Quando nel 2011, sotto la guida di Stefano Provenzano, abbiamo deciso di creare Shin Software, avevamo ben chiara la nostra missione: portare il coinvolgimento e l'interazione tipica del mondo dei videogames all'interno dei processi e delle dinamiche aziendali e generare un nuovo tipo di relazione cliente/prodotto. Nonostante le evoluzioni tecnologiche, parlare all’epoca di applicazioni 3D interattive in tempo reale (RT3D) era considerato qualcosa di quasi fantascientifico, nonostante la maggior parte delle aziende avesse già nella propria cassetta degli attrezzi i file cad 3D come output naturale dei propri software di progettazione. Anche i pionieri che hanno provato ad adottare ed esplorare la tecnologia RT3D sono rimasti scettici a causa dei limiti dei loro tentativi “casalinghi”. I tre problemi principali che hanno incontrato sono stati: - il tempo necessario per creare e rilasciare un'esperienza interattiva anche di un singolo prodotto - la difficoltà di superare l'effetto "cartone animato" dei materiali, soprattutto in presenza di ambienti 3D complessi o di più prodotti, tessuti o animazioni - il vincolo di dover riprogettare da zero l'esperienza interattiva per ogni specifica occasione d'uso.

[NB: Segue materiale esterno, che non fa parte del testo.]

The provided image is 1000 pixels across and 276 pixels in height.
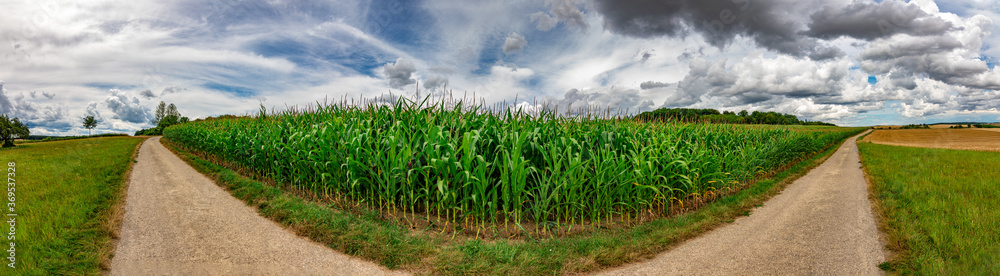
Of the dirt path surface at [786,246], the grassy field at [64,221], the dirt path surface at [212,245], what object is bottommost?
the dirt path surface at [786,246]

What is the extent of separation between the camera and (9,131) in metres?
23.4

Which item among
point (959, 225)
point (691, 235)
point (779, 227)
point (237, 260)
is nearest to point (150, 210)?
point (237, 260)

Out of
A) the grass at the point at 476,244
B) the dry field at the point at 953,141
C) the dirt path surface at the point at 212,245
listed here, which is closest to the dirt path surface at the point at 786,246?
the grass at the point at 476,244

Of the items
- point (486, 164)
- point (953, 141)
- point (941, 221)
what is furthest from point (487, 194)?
point (953, 141)

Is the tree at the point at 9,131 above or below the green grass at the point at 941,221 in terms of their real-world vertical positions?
above

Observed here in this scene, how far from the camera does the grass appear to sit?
4.11 meters

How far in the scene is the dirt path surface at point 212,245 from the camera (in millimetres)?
4246

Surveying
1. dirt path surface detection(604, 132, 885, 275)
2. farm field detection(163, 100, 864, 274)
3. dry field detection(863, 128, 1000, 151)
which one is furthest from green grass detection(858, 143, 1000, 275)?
dry field detection(863, 128, 1000, 151)

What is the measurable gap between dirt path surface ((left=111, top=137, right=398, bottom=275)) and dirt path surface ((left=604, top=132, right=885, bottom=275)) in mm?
3436

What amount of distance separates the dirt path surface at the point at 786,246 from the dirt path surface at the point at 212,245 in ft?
11.3

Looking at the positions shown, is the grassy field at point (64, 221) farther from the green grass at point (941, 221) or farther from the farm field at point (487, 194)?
the green grass at point (941, 221)

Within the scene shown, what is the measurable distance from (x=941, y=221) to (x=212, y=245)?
1049 cm

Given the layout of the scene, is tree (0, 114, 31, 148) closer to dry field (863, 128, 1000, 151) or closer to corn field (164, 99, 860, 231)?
corn field (164, 99, 860, 231)

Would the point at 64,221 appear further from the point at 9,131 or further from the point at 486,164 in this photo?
the point at 9,131
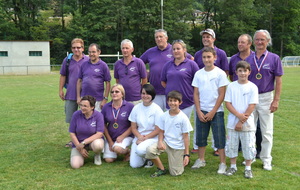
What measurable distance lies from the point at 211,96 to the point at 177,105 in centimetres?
54

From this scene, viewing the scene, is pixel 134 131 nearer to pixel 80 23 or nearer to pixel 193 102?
pixel 193 102

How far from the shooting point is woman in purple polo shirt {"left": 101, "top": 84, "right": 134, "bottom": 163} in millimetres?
5551

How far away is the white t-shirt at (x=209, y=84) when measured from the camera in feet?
16.1

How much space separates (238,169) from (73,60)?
12.2 ft

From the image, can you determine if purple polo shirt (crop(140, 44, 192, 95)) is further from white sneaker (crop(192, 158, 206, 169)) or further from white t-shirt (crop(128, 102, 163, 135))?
white sneaker (crop(192, 158, 206, 169))

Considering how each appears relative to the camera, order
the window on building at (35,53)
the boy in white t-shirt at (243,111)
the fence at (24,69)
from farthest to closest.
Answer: the window on building at (35,53), the fence at (24,69), the boy in white t-shirt at (243,111)

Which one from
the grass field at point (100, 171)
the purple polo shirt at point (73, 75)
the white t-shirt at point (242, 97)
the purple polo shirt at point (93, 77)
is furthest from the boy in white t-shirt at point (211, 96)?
the purple polo shirt at point (73, 75)

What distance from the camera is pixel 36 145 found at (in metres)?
6.83

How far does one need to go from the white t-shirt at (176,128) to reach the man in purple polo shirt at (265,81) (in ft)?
3.94

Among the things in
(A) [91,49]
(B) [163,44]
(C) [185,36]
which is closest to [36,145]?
(A) [91,49]

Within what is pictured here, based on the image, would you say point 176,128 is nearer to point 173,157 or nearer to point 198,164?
point 173,157

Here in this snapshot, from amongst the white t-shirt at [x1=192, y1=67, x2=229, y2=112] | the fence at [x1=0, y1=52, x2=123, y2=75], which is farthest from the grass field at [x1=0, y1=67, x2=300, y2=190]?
the fence at [x1=0, y1=52, x2=123, y2=75]

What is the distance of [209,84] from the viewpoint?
494cm

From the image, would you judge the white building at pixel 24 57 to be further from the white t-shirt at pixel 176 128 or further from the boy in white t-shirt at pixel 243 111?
the boy in white t-shirt at pixel 243 111
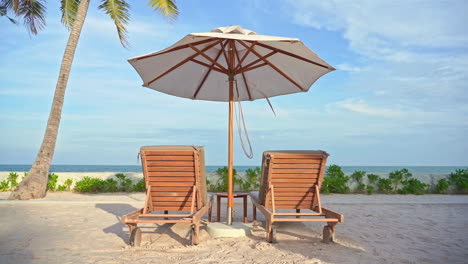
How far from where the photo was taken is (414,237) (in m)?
4.39

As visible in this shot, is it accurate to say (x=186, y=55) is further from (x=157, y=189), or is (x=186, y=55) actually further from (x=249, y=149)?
Result: (x=157, y=189)

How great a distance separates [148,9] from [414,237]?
29.7ft

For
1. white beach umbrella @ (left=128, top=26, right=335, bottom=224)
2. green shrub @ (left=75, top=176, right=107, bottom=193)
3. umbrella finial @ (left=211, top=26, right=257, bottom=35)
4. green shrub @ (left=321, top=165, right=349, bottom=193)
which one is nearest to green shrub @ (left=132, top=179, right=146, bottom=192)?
green shrub @ (left=75, top=176, right=107, bottom=193)

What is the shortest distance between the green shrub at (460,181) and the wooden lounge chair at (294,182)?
775cm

Abbiamo quindi ripreso questi punti e abbiamo iniziato a chiederci come avremmo potuto supportare le aziende nel processo di trasformazione e transizione digitale. Il risultato del nostro sforzo è SHOWin3D, la più avanzata piattaforma cloud native in grado di costruire esperienze 3D interattive in tempo reale di qualsiasi prodotto, processo o ambiente senza la necessità di editare una sola riga di codice. I 3 pilastri principali che rendono SHOWin3D uno strumento all'avanguardia ed una concreta risposta alle problematiche del mercato sono: scalabilità, fotorealismo, flessibilità
- Avere un gemello digitale di un prodotto è un buon punto di partenza, ma di solito le aziende hanno centinaia e migliaia di SKU diverse. Il potente motore basato su regole di SHOWin3D può importare automaticamente file 3D, texture e comportamenti per generare o implementare esperienze interattive grazie all'algoritmo proprietario.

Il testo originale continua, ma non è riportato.